_Quoted passage:_

+-------+

Tribute To The Yoruba
People often assume the Yoruba are so successful as an ethnic nationality due to their thirst for education, and how it has penetrated down even amongst their remotest rural communities. But study them. Their culture of respect opens doors for them that even education cannot open. Diplomacy gives them supremacy.
And their culture is often mistaken for what it is not by others who do not understand them as a people. What some people ignorantly call cowardice, or sycophancy, is stooping to conquer. It is both a military and diplomatic strategy.
This is what Scripture meant in 2 Corinthians 10:4: “The weapons of our warfare are not carnal, but mighty”. Wisdom, courtesy, diplomacy, and praise are all weapons. A weapon is anything you can use to achieve your strategic objective. It does not always have to be a physically offensive weapon.
But are the Yorubas even cowards, as some people accuse them to be? Well, let us let the facts speak for themselves.
In the history of Nigeria, only two men have returned to Nigeria to face almost certain death even when they had the option of a very comfortable political asylum abroad. Both of them are Yoruba.
In 1985, General Ibrahim Badamasi Babangida toppled the Muhammadu Buhari regime while Major General Tunde Idiagbon (mixed Yoruba/Fulani) was at Mecca yet Idiagbon returned.
In 1995, Olusegun Obasanjo (pure Owu Yoruba) was accused of planning a coup by the blood thirsty tyrant, Sanni Abacha (if you do not like that truthful description of Abacha or if you believe that ‘Abacha did not loot’, you can go and join him where he is) while he was away in Copenhagen.
Obasanjo was informed by the then US Ambassador, Walter Carrington, that Abacha meant to arrest, try and execute him, and was offered political asylum in the United States. He returned to face almost certain death.

+-------+

_Task goal:_ Reproduce the portion of the tribute to the Yoruba that begins with the words containing "Tribute To The" and ends with "and diplomatic strategy.". The records that follow the tribute to the Yoruba are separate material and have no connection to it.

_Given entries:_

+-------+

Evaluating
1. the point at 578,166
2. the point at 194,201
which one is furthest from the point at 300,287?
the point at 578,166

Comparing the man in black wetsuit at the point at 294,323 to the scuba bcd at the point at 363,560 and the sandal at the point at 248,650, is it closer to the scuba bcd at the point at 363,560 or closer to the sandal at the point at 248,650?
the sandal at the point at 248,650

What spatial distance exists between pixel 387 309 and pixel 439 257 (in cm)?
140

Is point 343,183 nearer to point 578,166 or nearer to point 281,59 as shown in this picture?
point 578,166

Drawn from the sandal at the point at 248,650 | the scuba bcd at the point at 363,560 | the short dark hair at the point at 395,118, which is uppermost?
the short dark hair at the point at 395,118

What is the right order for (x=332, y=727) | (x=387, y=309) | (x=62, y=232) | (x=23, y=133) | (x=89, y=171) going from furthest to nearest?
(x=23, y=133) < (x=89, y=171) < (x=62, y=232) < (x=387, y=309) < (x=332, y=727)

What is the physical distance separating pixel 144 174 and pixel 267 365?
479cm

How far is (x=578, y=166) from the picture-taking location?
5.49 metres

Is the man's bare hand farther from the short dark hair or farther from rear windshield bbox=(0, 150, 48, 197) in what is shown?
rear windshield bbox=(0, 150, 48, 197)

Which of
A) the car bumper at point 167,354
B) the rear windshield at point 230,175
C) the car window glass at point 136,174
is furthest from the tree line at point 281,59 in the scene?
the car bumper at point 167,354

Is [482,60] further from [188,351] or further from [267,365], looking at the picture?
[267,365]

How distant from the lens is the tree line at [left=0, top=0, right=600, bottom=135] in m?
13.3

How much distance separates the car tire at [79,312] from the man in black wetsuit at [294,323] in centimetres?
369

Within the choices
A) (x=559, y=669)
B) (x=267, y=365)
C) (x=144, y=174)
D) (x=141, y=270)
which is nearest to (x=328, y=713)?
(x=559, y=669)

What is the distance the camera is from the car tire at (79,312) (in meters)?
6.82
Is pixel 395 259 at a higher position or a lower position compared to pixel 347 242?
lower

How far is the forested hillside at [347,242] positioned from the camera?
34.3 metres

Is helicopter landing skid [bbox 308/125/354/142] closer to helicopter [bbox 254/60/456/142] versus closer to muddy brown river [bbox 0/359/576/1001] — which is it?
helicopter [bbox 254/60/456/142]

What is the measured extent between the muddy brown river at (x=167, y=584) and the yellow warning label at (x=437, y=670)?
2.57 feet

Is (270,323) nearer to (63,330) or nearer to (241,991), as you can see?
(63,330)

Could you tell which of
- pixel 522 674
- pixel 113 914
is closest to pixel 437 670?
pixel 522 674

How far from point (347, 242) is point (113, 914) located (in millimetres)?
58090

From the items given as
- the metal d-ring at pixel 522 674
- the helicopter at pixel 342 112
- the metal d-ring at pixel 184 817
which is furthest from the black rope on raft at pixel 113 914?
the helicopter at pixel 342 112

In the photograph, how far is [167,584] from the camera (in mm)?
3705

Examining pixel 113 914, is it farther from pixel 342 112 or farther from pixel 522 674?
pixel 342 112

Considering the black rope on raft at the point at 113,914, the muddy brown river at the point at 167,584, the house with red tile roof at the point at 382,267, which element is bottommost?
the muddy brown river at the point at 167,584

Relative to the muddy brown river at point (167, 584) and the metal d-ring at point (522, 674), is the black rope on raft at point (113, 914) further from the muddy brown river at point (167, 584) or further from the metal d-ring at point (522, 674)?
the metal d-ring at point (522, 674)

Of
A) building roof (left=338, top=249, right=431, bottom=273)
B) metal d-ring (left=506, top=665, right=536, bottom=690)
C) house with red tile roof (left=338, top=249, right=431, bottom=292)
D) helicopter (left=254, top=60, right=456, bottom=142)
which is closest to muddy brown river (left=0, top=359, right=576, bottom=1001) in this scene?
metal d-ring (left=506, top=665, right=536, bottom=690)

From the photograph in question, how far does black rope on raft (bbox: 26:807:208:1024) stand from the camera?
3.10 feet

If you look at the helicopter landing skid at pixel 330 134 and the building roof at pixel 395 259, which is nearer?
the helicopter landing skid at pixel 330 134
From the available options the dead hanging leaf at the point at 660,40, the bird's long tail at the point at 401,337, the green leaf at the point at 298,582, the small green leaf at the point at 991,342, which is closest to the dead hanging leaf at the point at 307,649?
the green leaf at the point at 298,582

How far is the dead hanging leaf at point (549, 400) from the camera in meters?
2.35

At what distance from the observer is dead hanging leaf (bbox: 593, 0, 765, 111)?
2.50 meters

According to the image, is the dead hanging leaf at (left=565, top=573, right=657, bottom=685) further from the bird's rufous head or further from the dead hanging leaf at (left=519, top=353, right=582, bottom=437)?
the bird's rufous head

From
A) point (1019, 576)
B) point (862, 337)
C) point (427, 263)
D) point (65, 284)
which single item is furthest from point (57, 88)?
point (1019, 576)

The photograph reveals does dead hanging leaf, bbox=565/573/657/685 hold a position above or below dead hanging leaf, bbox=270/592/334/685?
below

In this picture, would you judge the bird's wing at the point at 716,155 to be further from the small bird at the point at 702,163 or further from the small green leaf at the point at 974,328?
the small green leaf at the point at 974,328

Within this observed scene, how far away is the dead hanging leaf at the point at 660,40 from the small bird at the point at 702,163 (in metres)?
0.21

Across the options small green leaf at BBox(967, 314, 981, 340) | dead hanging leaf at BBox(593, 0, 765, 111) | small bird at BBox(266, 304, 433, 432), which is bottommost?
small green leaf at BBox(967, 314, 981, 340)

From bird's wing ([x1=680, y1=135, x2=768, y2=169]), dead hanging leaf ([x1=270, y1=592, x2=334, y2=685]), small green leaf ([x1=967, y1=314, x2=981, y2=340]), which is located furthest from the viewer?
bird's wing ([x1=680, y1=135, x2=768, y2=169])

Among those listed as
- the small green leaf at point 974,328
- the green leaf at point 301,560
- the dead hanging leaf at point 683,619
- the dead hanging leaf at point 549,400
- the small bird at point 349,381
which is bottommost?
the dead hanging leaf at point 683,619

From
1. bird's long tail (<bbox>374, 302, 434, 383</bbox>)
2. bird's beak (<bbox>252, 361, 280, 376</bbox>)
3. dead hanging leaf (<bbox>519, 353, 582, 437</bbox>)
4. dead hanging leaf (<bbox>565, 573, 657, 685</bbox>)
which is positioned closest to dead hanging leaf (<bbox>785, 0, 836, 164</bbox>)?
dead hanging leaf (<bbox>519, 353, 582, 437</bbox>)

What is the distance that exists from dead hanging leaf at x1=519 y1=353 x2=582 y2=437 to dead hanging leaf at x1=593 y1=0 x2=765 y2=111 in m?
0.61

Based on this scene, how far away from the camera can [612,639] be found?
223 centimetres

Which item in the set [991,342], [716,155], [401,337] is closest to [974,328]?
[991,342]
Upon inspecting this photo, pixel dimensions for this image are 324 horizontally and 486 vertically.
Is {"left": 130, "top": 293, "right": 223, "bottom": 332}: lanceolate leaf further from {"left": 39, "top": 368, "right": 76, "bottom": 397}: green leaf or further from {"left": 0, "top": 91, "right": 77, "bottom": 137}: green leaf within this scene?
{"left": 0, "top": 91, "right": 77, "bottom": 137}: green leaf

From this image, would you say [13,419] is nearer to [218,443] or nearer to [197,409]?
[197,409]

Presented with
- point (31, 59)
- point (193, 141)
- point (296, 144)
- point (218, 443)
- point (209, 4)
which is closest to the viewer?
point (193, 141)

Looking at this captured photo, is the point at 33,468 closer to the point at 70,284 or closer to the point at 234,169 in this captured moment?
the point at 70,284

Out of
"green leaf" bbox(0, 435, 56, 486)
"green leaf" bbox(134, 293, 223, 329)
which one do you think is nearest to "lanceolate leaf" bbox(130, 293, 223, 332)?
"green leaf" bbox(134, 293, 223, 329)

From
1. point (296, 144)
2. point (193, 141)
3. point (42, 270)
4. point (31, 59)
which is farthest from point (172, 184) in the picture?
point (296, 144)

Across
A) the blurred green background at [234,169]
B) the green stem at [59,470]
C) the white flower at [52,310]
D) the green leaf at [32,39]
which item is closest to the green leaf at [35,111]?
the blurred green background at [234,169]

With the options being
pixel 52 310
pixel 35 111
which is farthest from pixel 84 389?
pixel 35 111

+-------+

_Response area:_
Tribute To The Yoruba
People often assume the Yoruba are so successful as an ethnic nationality due to their thirst for education, and how it has penetrated down even amongst their remotest rural communities. But study them. Their culture of respect opens doors for them that even education cannot open. Diplomacy gives them supremacy.
And their culture is often mistaken for what it is not by others who do not understand them as a people. What some people ignorantly call cowardice, or sycophancy, is stooping to conquer. It is both a military and diplomatic strategy.